Editor's note: This article has been updated to clarify the nature of S-5!'s business and clarify the lot is located within an identified commercial node.
El Paso County commissioners on Tuesday unanimously approved a request to rezone a roughly 5-acre property in Black Forest, allowing a metal roofing product innovation business to build its headquarters in an area where dozens of residents said they don’t want more commercial business.
Nearly 30 residents submitted written requests and petitions with hundreds of signatures, which applicant Rob Haddock and project supporters said provided false information about the intent of the project, urging commissioners not to rezone the property at 12740 Black Forest Road from agricultural use to community commercial use, citing concerns a proposed 8,800-square-foot, two-floor building was incompatible with the residential area around it.
County planners said the proposed site for an office building for Haddock’s S-5! metal roofing product innovation company is an allowed use within the zoning district.
While the lot is surrounded by rural residential properties, it lies within an identified commercial node — street intersections that feature small- and medium-sized businesses to primarily serve the needs of the immediate surrounding area, county planner Nina Ruiz said. Other nearby properties used commercially at the intersection of Black Forest and Shoup roads, where the lot is located, include three churches, a community center, a restaurant, an event center, a veterinary clinic and a vehicle repair shop.
“This area of the county is very commercial in nature,” Ruiz said.
Many residents said they feared the business would use the site to wholesale its metal roofing attachment products and services.
Jeff Brock, a White Fir Estates resident who submitted a letter of opposition on behalf of all owners within the White Fir Estates Owners Association adjacent to the property, said the strongest argument against it was that the community commercial zone was for “retail businesses which serve the community, not wholesale as Haddock’s business is.”
————
[ACTIVITY]
Return everything in the rezoning article from "Editor's note: This" down to "more commercial business.", copied word for word. The data that comes next is separate material and has no connection to the rezoning article.

Stored data
————
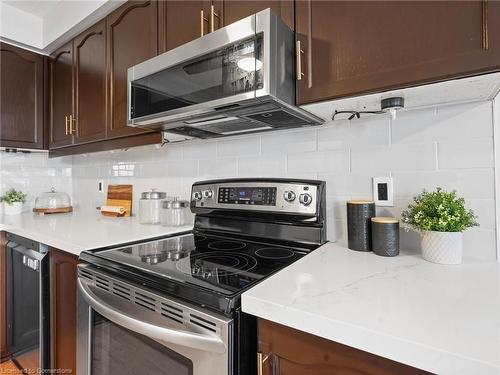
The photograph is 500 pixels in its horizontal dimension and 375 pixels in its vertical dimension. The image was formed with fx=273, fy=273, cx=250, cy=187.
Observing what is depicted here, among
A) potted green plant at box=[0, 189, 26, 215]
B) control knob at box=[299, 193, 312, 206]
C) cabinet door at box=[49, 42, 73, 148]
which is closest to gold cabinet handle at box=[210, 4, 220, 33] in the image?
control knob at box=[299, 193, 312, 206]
————
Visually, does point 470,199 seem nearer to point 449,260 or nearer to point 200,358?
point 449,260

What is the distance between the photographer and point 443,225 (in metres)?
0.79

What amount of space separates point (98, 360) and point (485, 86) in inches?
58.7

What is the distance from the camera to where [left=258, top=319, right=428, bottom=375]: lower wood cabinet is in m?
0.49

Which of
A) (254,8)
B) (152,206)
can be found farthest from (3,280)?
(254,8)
————
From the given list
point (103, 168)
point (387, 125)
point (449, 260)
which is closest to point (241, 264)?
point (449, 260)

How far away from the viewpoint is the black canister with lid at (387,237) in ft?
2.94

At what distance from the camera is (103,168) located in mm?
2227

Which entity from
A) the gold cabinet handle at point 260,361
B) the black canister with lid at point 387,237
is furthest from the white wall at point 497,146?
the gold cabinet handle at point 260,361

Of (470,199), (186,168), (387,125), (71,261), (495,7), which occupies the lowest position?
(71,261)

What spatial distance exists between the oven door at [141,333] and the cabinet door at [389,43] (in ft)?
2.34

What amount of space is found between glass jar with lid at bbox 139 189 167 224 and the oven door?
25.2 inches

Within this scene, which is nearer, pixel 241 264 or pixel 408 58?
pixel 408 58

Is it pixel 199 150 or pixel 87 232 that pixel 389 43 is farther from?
————
[ANSWER BELOW]
Editor's note: This article has been updated to clarify the nature of S-5!'s business and clarify the lot is located within an identified commercial node.
El Paso County commissioners on Tuesday unanimously approved a request to rezone a roughly 5-acre property in Black Forest, allowing a metal roofing product innovation business to build its headquarters in an area where dozens of residents said they don’t want more commercial business.